Monday, February 24, 2014

What's App? $19 billion for a company that has never made a profit!


One of my goals in this class is for students to look at decisions companies make and ask, "Is that a good decision?"

On Wednesday, 19 February, Facebook shocked the world by buying What's App for $19 billion (70 billion dirhams).  That's enough money to build 12 Burj Khalifas!

The next day the stock of Blackberry went up 8%.  Why?  Let's look at Blackberry's business model:  Blackberry currently generates revenue by:
1. Selling to retail customers (like people in the Emirates that love their Blackberries)
2. Selling to corporate customers (which in the business world this is called "Enterprise" sales or B2B - Business to Business sales)

BlackBerry also gets a tiny amount of revenue from BBM ads... but it is not much.  However, after What's App sold for $19 billion some investors wondered if maybe BBM might be worth much more than they previous thought.

What's App has 450 million users.  With a sales price of $19 billion that means Facebook purchased What's App for $42 per current user.  Think about that.  If you have a What's App? account like I do it means FB just paid $42 for your account and all of your friends.  How will they ever get $42 worth of revenue from me, you and everyone you know?  Advertisements?  If they start giving me lots of ads people will switch.  Some people have suggested Facebook did it to gather more information about users.  I doubt it.  While What's App knows who I talk to and what I like to talk about, Facebook knows EVERYTHING about me already.

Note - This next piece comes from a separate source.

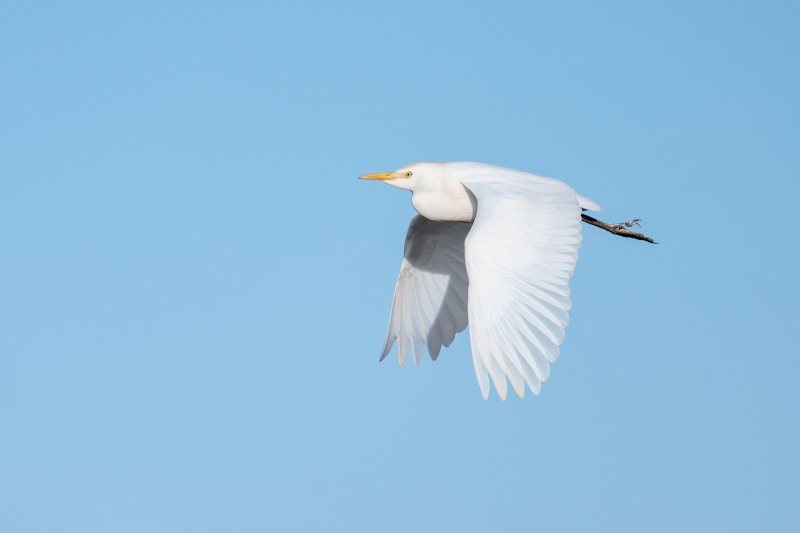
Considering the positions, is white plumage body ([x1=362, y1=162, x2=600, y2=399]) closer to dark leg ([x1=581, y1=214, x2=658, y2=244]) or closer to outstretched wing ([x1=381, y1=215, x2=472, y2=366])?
outstretched wing ([x1=381, y1=215, x2=472, y2=366])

Anyhow, it seems to me that Facebook paid way, way, WAY too much money.  What What's App offers is great but it is very easy to duplicate.  If they try to make money (by showing a bunch of ads or charging for the App) we can all just switch to one of the other apps out there.

Related vocabulary:
Business model:  How a company gets money coming in.  Many companies have a business model of selling stuff.  Some companies sell to other companies.  Some companies- like Google - make money without much retail sales.  Google makes money from you every time you do a search and they can show you an advertisement.

Revenue - Money coming into a company
Expenses - Money going out of a company

Revenue - expenses = operating profit (or loss)

Profit is also called income.

In your accounting classes you will learn about how paying interest on debt and paying taxes affects income.  For supply chain we will keep it simple.